▶ [Problema proposto]:
Retome o texto sobre Marilyn Monroe logo após a última frase e dê continuidade a ele.

▶ [Trecho selecionado]:
◇ ◇ ◇

Marilyn na piscina de "Something's got to give", por Lawrence Schiller

Um livro com textos íntimos, fotos raras em que aparece seminua, revelações biográficas. Não há como errar: toda notícia nova sobre Marilyn Monroe irá despertar a curiosidade de qualquer pessoa, de carolas a junkies, de banqueiros a intelectuais.

Grande parte desse fascínio é mérito da própria atriz; mérito de suas curvas, de sua boca convidativa, de seu jeito de garota perdida na noite, que quer se encontrar nos braços de quem souber confortá-la e fazê-la sorrir, de sua voz, também cheia de curvas, infantil e provocante.

É uma adoração que se estende já por décadas, com direito a imagens sagradas, como os retratos de Warhol e a foto com o vestido esvoaçante, que teima em mostrar sua calcinha. O canto bêbado de parabéns ao presidente Kennedy já virou litania; a cicatriz revelada por Bert Stern tornou-se chaga; logo mais deve surgir algum tipo de santo sudário, quem sabe o lençol que ela usava no dia de sua morte, com resquícios de sua imaculada saliva, de seu imaculado baton…

Que o mundo inteiro é voyeur em alguma medida é óbvio. Mas porque a persistência de alguns mitos e outros não? O que realmente mantém Marylin no altar das fantasias, na cruz dos prazeres? Por que não Greta Garbo ou Rita Hayworth (pra ficar só no star system de Hollywood)?

◇ ◇ ◇

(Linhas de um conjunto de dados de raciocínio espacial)
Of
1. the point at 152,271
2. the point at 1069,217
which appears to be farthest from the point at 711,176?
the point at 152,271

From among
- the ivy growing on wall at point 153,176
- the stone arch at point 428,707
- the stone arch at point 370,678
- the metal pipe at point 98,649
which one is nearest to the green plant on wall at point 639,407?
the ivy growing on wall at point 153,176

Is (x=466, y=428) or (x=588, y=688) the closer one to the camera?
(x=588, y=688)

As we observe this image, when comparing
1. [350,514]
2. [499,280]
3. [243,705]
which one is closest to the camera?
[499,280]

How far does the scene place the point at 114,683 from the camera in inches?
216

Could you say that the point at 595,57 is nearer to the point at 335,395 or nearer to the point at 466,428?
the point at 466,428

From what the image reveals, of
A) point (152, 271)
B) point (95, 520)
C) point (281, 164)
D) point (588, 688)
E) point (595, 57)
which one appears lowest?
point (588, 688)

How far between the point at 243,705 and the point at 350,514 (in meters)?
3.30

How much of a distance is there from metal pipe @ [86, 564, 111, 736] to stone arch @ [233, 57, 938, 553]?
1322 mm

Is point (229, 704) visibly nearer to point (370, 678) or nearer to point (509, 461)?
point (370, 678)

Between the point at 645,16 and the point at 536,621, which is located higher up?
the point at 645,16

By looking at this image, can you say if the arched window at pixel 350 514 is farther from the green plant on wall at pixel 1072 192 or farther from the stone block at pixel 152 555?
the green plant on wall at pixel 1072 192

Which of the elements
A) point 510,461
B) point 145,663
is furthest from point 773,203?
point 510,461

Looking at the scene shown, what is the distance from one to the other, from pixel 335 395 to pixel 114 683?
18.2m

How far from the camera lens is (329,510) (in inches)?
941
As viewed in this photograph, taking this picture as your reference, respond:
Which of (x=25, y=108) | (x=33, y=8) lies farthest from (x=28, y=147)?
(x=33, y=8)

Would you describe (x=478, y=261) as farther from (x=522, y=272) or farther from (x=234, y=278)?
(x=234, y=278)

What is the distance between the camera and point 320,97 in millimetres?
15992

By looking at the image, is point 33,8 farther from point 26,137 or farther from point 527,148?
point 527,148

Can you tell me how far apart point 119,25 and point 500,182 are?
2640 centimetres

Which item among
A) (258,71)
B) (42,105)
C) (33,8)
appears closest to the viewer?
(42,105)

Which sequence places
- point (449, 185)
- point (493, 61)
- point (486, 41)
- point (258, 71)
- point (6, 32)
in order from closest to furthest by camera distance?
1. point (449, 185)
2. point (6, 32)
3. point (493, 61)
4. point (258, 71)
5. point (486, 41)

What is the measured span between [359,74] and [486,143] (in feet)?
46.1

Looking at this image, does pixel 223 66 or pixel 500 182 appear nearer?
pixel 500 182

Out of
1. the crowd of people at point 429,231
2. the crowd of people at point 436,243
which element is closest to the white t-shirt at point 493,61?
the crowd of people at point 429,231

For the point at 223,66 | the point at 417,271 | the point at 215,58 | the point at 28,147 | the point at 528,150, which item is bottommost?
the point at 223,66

◇ ◇ ◇

▶ [Resposta do exercício]:
Santa Marilyn, por Bert Stern

Morrer jovem, bela e em circunstâncias misteriosas “ajuda”, mas não explica tudo. Arrisco dizer que uma das razões está no fato de que ela se confundiu à imagem de seu tempo. Por onde se pense os anos 50 e 60, lá está ela: na política, ao lado dos Kennedy; no esporte, com o primeiro marido, o ídolo do baseball Joe DiMaggio; na literatura, depois que se casou novamente, dessa vez com o dramaturgo Arthur Miller (e mais tarde, por meio das biografias romanceadas por Norman Mailer e Joyce Carol Oates); nas artes plásticas, através de Warhol; na discussão sobre sexualidade e feminismo (Camille Paglia falava sobre o descompasso entre a encarnação do símbolo da liberdade sexual e sua real fragilidade, vulnerabilidade). E ainda há o cinema, a música e as mil teorias conspiratórias em torno da sua história breve e intensa.

Mas a adoração de Marylin tem também algo de conformismo. Mesmo ateus e agnósticos que veneram (“culturalmente”) sua imagem platinada mostram a necessidade de montar um panteão e colocar ali uma deusa. É o impulso atávico de plantar totens do “eterno” que sirvam de referência para marcar nossa transitoriedade, nossa precariedade, nossa impossibilidade de ser mais do que somos.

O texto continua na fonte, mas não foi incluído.